Mechanical Properties of Macaca fascicularis Amniotic Membrane and Duramater: A Potential Biomaterial for Dural Defect Closure

Background: The amniotic membrane (AM), a versatile biomaterial with inherent stem cells and extracellular matrix, has shown promise in various tissue engineering applications. Its potential as a dural substitute, particularly in addressing dural defects and preventing cerebrospinal fluid (CSF) leakage, has garnered increasing interest. However, a comprehensive understanding of the mechanical properties of non-human primate (NHP) AM, especially in relation to human AM, remains elusive. This knowledge gap hinders the optimal utilization of NHP models, such as Macaca fascicularis, in translational research for dural repair. This study aimed to characterize the mechanical properties of fresh Macaca fascicularis AM and dura mater and to investigate the influence of fetal gender, gestational age, and parity on AM mechanics.

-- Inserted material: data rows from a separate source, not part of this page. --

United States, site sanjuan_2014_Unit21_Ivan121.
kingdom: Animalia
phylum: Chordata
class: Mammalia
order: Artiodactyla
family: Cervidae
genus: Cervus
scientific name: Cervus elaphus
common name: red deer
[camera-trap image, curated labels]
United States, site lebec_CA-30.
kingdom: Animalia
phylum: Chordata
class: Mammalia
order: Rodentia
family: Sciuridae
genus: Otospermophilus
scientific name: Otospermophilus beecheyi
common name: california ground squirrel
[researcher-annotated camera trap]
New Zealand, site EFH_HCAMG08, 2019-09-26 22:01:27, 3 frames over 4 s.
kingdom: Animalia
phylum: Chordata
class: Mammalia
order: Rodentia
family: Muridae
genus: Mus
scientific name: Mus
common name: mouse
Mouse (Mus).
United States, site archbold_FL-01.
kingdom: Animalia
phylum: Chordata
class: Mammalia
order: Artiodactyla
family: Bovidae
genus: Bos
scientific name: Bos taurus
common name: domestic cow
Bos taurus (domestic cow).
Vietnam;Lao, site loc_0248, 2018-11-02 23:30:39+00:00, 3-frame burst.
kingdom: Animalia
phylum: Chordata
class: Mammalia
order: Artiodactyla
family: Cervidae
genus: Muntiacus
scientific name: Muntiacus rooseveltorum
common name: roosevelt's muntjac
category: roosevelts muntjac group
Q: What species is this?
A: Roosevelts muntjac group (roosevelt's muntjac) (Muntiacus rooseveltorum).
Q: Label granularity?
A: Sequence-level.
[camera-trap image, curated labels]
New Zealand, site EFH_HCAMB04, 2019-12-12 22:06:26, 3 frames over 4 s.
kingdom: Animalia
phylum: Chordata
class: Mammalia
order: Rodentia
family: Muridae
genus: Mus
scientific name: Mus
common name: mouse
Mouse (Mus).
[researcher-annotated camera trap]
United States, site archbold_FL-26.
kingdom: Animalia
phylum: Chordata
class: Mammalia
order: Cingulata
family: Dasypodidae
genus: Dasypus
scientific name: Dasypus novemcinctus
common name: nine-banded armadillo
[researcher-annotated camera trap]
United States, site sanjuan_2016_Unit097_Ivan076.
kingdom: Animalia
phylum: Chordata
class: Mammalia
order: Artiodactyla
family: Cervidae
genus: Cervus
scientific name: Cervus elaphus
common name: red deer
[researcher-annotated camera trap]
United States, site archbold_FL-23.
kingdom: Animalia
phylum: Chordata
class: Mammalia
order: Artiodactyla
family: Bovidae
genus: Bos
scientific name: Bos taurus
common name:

Methods: Sixteen fresh preparation amniotic membranes of Macaca fascicularis were obtained at the elective caesarean section that was already free of several infections, and three fresh preparation of dura mater of the same species were studied. The membranes were cut in specific sizes and then loaded at the Flavigraph (Textechno, Herbert Stein GmbH & Co.KG, Moenchengladbach, Germany) machine. The Young’s modulus, ultimate tensile strength, elongation at break, maximum elongation, and toughness of the amniotic membrane and dura mater were recorded and compared based on the fetal gender, gestational ages, and frequency of pregnancy.

Results: This is the first report of mechanical properties of Macaca fascicularis amniotic membrane and dura mater. There are no statistically significant differences in mechanical properties of the amniotic membrane between the fetal gender, gestational age, and the frequency of pregnancy in fresh preparation amniotic membrane. The elasticity of the dura mater is seven times stiffer than the AM and the tensile strength of the dura mater is three times bigger than the AM, and the dura mater toughness is eight times bigger than the amniotic membrane.

Conclusion: Our findings have shown the mechanical properties of Mf AM are not dependent on factors of fetal gender, gestational age, and frequency of pregnancy. This work provides an explanation of the physical properties of fresh preparation AM as the consideration to be used as allograft biomaterial in the dura mater substitution procedure.